A uberização da pornografia

Um fenômeno recente do mercado de entretenimento é a chamada “uberização” da pornografia.

Tudo começou com o surgimento de plataformas como a OnlyFans. Criada em 2016, o aplicativo destinava-se apenas a celebridades que disponibilizariam fotos e vídeos exclusivos para fãs que se dispusessem a pagar.

Rapidamente, porém, tornou-se uma fonte de material pornográfico. Inclusive, com postagens feitas por estrelas e astros do mercado pornô tradicional. Muitos alegam que o uso da ferramenta proporciona maior liberdade de criação e controle sobre os recursos arrecadados.

Pode até ser, mas tudo indica que se trata de mais uma forma de precarização do trabalho.

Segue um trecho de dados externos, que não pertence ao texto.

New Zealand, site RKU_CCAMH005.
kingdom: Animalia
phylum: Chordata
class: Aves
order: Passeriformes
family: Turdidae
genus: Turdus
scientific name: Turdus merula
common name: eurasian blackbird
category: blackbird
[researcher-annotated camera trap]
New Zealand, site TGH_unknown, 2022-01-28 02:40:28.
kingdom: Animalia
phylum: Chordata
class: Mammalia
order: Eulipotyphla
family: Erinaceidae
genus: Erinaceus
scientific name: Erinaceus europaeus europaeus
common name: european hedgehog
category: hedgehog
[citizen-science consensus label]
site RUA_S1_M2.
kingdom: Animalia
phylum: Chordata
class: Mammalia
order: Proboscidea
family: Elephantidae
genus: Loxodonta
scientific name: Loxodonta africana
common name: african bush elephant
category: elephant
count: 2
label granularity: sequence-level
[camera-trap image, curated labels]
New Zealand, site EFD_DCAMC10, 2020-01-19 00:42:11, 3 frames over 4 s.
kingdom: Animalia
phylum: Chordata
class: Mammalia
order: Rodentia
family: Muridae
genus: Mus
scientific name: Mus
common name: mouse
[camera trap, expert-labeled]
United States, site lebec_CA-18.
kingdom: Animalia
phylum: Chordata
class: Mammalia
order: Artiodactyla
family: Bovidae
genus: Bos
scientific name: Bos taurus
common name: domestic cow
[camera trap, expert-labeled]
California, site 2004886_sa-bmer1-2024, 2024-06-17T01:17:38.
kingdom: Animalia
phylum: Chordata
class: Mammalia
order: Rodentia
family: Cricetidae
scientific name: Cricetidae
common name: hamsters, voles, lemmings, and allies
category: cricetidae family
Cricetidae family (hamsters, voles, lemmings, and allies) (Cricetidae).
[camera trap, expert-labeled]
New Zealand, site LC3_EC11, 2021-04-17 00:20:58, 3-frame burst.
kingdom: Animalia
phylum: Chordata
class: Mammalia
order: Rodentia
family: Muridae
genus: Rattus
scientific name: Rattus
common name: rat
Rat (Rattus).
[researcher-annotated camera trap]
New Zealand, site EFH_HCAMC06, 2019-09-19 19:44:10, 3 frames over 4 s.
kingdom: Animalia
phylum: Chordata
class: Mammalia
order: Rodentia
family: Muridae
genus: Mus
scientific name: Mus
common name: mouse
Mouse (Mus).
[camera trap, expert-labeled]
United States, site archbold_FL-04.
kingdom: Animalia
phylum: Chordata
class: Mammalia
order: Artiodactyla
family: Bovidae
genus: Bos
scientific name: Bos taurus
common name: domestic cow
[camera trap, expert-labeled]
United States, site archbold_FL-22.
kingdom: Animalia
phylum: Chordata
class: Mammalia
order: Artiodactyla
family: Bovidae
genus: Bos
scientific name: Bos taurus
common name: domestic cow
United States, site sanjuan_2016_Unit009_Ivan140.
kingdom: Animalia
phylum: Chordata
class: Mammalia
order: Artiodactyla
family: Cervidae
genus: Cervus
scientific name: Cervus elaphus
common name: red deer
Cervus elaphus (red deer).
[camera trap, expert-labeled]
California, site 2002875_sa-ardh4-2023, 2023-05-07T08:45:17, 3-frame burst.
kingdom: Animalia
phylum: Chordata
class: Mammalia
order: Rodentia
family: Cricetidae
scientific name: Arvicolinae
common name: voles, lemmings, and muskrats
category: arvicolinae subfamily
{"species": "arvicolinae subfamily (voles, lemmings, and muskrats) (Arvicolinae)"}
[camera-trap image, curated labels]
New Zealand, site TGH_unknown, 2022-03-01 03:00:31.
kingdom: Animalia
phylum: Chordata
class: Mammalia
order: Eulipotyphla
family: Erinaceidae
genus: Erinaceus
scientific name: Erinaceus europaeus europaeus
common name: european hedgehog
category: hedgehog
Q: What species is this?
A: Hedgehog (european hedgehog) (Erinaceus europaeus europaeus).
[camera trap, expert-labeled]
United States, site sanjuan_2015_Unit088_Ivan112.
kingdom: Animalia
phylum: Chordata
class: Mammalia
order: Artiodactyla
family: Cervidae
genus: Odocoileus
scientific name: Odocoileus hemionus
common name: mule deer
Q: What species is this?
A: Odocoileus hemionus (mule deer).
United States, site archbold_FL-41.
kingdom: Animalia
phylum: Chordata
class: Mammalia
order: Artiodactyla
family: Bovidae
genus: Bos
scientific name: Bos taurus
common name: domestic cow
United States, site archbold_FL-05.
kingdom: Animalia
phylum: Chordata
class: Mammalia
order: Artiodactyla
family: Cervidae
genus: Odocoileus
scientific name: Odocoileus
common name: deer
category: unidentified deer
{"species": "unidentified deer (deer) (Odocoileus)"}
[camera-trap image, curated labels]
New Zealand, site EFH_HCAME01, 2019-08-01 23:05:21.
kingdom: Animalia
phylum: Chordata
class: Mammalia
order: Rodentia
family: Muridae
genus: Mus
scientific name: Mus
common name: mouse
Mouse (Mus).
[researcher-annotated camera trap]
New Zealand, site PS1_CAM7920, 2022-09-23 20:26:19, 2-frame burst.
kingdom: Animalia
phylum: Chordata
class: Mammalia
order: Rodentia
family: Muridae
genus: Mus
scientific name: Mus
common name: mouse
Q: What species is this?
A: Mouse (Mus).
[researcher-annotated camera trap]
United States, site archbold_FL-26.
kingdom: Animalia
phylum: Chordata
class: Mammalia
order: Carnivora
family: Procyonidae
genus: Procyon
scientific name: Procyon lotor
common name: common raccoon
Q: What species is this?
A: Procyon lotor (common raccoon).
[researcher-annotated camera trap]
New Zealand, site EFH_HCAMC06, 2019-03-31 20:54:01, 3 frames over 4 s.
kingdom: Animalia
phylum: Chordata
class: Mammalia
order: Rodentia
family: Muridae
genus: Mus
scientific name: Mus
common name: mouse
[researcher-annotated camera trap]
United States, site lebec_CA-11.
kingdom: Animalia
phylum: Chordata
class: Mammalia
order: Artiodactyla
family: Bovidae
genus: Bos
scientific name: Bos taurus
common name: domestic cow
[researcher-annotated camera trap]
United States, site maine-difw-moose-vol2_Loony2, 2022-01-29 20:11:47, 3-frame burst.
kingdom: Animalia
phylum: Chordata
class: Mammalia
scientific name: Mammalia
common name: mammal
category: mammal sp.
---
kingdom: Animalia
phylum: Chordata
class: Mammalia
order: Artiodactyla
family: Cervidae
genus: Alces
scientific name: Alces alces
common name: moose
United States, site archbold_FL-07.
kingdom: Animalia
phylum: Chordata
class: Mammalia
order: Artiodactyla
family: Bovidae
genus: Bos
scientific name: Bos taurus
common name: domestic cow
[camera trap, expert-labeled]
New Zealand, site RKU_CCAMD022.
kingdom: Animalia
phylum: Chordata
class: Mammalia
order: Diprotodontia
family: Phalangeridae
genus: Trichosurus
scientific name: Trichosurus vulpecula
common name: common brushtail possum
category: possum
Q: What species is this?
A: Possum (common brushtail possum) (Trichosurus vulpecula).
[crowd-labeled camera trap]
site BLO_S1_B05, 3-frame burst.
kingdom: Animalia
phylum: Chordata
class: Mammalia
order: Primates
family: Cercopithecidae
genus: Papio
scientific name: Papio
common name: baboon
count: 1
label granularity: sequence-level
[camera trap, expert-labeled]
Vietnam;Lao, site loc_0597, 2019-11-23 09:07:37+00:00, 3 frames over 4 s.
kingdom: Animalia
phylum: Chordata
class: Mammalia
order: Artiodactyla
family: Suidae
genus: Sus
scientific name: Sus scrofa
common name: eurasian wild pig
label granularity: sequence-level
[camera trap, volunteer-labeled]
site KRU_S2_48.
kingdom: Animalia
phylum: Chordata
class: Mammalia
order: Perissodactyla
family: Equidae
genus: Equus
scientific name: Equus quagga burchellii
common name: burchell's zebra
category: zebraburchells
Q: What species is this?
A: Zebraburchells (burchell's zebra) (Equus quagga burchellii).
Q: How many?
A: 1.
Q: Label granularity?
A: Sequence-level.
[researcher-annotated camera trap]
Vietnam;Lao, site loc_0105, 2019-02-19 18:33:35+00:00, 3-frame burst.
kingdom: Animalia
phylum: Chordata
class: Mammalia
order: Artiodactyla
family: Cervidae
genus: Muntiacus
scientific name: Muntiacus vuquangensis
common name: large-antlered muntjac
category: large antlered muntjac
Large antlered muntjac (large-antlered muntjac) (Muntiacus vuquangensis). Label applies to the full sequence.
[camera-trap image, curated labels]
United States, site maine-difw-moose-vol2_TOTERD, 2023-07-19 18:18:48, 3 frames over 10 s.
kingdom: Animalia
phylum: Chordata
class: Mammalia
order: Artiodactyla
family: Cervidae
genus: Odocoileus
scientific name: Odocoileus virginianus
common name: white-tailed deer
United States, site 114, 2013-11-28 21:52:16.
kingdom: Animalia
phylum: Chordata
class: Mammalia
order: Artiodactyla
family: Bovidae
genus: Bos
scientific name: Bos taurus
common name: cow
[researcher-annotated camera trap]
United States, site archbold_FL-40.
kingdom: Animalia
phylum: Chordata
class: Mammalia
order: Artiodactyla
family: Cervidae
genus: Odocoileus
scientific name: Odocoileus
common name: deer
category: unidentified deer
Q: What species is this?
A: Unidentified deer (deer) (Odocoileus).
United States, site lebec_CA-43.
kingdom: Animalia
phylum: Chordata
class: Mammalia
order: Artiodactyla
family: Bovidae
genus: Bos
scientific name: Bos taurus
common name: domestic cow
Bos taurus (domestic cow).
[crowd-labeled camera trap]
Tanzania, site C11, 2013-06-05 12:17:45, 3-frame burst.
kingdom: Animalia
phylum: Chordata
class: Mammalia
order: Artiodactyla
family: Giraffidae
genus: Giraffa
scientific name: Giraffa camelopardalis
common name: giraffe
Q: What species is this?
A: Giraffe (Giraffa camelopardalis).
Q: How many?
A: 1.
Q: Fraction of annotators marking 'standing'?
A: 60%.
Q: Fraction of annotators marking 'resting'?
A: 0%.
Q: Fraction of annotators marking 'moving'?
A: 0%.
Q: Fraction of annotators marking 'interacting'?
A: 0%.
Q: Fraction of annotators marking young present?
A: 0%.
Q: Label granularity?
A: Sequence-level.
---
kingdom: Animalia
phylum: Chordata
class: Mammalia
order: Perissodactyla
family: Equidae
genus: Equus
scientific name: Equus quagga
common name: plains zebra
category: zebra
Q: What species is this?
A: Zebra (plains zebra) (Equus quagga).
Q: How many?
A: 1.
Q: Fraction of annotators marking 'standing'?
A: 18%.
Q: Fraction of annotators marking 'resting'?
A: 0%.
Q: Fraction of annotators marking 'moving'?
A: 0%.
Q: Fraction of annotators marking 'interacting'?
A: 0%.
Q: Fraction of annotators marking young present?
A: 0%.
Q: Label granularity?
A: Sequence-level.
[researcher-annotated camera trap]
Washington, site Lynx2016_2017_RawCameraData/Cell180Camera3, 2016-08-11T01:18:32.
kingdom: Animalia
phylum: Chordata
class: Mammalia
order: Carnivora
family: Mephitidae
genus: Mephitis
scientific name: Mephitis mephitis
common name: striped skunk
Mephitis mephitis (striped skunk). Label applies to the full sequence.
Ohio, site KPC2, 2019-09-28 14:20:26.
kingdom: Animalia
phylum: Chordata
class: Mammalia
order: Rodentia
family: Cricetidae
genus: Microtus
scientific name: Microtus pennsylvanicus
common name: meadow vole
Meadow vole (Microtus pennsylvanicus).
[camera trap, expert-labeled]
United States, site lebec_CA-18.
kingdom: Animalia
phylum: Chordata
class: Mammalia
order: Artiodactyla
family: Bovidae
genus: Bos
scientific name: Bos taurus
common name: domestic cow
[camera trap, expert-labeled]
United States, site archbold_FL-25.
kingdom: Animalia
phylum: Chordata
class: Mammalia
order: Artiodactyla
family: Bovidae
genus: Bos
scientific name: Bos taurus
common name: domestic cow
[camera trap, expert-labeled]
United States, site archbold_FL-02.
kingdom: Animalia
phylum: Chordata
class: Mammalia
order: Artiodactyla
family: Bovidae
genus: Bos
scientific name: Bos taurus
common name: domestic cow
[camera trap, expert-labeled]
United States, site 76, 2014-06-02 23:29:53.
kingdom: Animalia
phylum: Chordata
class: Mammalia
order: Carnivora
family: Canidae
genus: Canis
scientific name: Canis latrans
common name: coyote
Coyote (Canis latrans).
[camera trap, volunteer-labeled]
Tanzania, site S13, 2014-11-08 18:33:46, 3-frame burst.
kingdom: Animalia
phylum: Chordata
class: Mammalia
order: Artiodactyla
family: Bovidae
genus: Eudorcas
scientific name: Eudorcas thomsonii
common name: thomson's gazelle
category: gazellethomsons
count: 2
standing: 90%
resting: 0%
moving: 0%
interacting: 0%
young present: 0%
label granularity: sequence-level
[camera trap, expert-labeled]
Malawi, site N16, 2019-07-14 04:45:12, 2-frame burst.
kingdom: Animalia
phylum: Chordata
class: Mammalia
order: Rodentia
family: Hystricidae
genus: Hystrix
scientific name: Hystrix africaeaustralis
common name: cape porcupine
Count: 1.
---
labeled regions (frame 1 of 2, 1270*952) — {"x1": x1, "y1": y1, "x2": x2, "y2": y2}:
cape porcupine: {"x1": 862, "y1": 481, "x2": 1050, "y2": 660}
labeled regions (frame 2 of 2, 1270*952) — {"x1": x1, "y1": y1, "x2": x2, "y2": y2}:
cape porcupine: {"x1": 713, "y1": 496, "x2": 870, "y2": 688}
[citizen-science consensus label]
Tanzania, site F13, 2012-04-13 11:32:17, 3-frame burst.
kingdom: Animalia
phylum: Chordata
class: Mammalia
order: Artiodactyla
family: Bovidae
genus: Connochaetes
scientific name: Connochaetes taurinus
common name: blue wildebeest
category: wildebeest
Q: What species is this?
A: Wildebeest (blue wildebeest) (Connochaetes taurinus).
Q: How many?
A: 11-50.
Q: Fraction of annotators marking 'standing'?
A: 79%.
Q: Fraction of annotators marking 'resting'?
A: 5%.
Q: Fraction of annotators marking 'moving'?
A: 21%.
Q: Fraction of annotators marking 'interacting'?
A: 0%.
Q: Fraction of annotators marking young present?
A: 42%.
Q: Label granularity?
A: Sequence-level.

A indústria pornográfica tradicional já é uma atividade pouco fiscalizada em relação à regulamentação trabalhista por causa do desprezo social que a cerca. Agora, com a chegada das plataformas ao setor, a situação deve ficar pior ainda.

Além disso, tal como aconteceu com motoristas, entregadores e outros profissionais vinculados a aplicativos, os prestadores do serviço da indústria sexual caem vítimas da superexploração imposta pelas plataformas que monopolizam os segmentos em que atuam.

Por fim, não são raros os casos de “influencers” com graves moléstias físicas e mentais decorrentes dos esforços para manterem seus seguidores, enquanto geram cada vez mais lucros para Youtube, Instagram e outras plataformas virtuais. Os mesmos problemas começam a se manifestar na pornografia “uberizada”.

É antiga a polêmica sobre as diferenças entre pornografia e erotismo. Há quem defenda que a primeira seria uma versão grosseira do último. Mas pornográfico mesmo é o crescente assédio do capitalismo sobre todas as esferas sociais, tornando a vida humana uma versão grosseira de si mesma.